Context
The question that separates Drizzle from Kysely comes before any benchmark: do you want an ORM, or just a typed way to write SQL? Drizzle is a lightweight ORM. You declare the schema in TypeScript (pgTable, mysqlTable, etc.), and from it you get type inference, a query builder with relations, and drizzle-kit to generate and apply migrations. Kysely is not an ORM: it's a typed query builder that mirrors SQL almost 1:1. There's no schema declared as the source of truth inside the library; you supply a Database interface with the table types (by hand or generated by kysely-codegen from the database) and write selectFrom(...).select(...).where(...) the way you'd write the SQL itself.
That difference decides who owns the schema. In Drizzle, TypeScript is the source of truth: drizzle-kit diffs the schema and emits the SQL for migrations. In Kysely, the database is the source of truth: kysely-codegen introspects the tables and generates the types, and you write migrations by hand with a minimal migrator the library ships, with no generator that diffs the schema. Both are pure TypeScript with no native binary, so both run well on edge and serverless (this is where the comparison with a Rust-engine ORM stops applying). What's left as a tangible difference is package cost (about 8.4 kB gzip for Drizzle against 38.7 kB for Kysely) and reach: Drizzle pulls more downloads (11.4M/wk against 8.8M/wk) and carries drizzle-kit and Drizzle Studio under one umbrella, while Kysely stays strictly focused on building queries.
When to choose Drizzle
Drizzle makes sense when you want the guarantees of an ORM without giving up queries that read like SQL: a schema declared in one place, types inferred from it, migrations versioned by drizzle-kit, and relation helpers when the model has recurring joins.
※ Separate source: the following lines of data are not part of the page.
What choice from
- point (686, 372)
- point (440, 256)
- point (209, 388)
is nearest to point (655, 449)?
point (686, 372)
import { pgTable, serial, text, integer } from "drizzle-orm/pg-core";
import { eq } from "drizzle-orm";
export const users = pgTable("users", {
id: serial("id").primaryKey(),
name: text("name").notNull(),
teamId: integer("team_id").notNull(),
});
const rows = await db.select().from(users).where(eq(users.teamId, 1));
The users above is both the schema and the origin of the types: db.select() already knows id is number and name is string, with no manual codegen step. When the schema changes, drizzle-kit generates the matching migration, so the change history lives alongside the code. Add the relations API for recurring joins, Drizzle Studio for inspecting data, and a runtime that is just TypeScript (no binary), and you have a complete data layer that still runs on edge with no native-engine cold start. The cost is accepting an ORM layer: its own schema-definition conventions and a query builder that, SQL-like as it is, remains an abstraction on top of literal SQL.
When to choose Kysely
Kysely makes sense when you don't want an ORM, you want SQL. It gives full type-safety over queries you write yourself, in the form closest to SQL, without hiding joins, subqueries, or aggregate functions behind an object API.
import { Kysely } from "kysely";
interface Database {
users: { id: number; name: string; team_id: number };
}
const db = new Kysely<Database>({ dialect });
const rows = await db
.selectFrom("users")
.select(["id", "name"])
.where("team_id", "=", 1)
.execute();
The Database interface is the contract: you write it by hand or let kysely-codegen generate it from the existing database. From it, each method mirrors a SQL clause, and inference follows along: the select(["id", "name"]) above narrows the type of rows to exactly those two columns, with no any and without pulling fields you didn't ask for. There are no magic relations and no intermediate engine; what you write is what runs against the database. The trade-off is that Kysely doesn't do an ORM's job: you write migrations by hand with the library's minimal migrator (there's no schema diff like drizzle-kit's), keeping the Database interface in sync with the database is your responsibility (or your codegen's, in the pipeline), and the package is larger, about 38.7 kB gzip against Drizzle's 8.4 kB.
Verdict
The axis is simple: Drizzle is an ORM, Kysely is not. If you want a data layer that owns the schema, generates migrations from it (drizzle-kit), and offers relations, Drizzle delivers all of that in a runtime that is still just TypeScript, which here weighs in its favor, including on the smaller size (8.4 kB against 38.7 kB). If you want to write SQL with full type-safety and nothing else, with no ORM abstraction between your code and the database, Kysely is the more honest tool: every query is SQL you recognize, with the safety net of types.
Because both are pure TypeScript, the runtime tiebreaker that usually decides one ORM against another doesn't show up here: the question goes back to how much abstraction over SQL you accept and who owns the schema. A team that already has a database and thinks in SQL tends to do well with Kysely plus kysely-codegen, leaving the database as the source of truth. A team starting from scratch that wants schema, migrations, and relations coming from one place finds a more complete layer in Drizzle. Swapping one for the other in a project that already works rarely pays off: the choice is one of data-access style, not correctness, and rewriting queries that already pass their tests just to change syntax is effort with no clear return.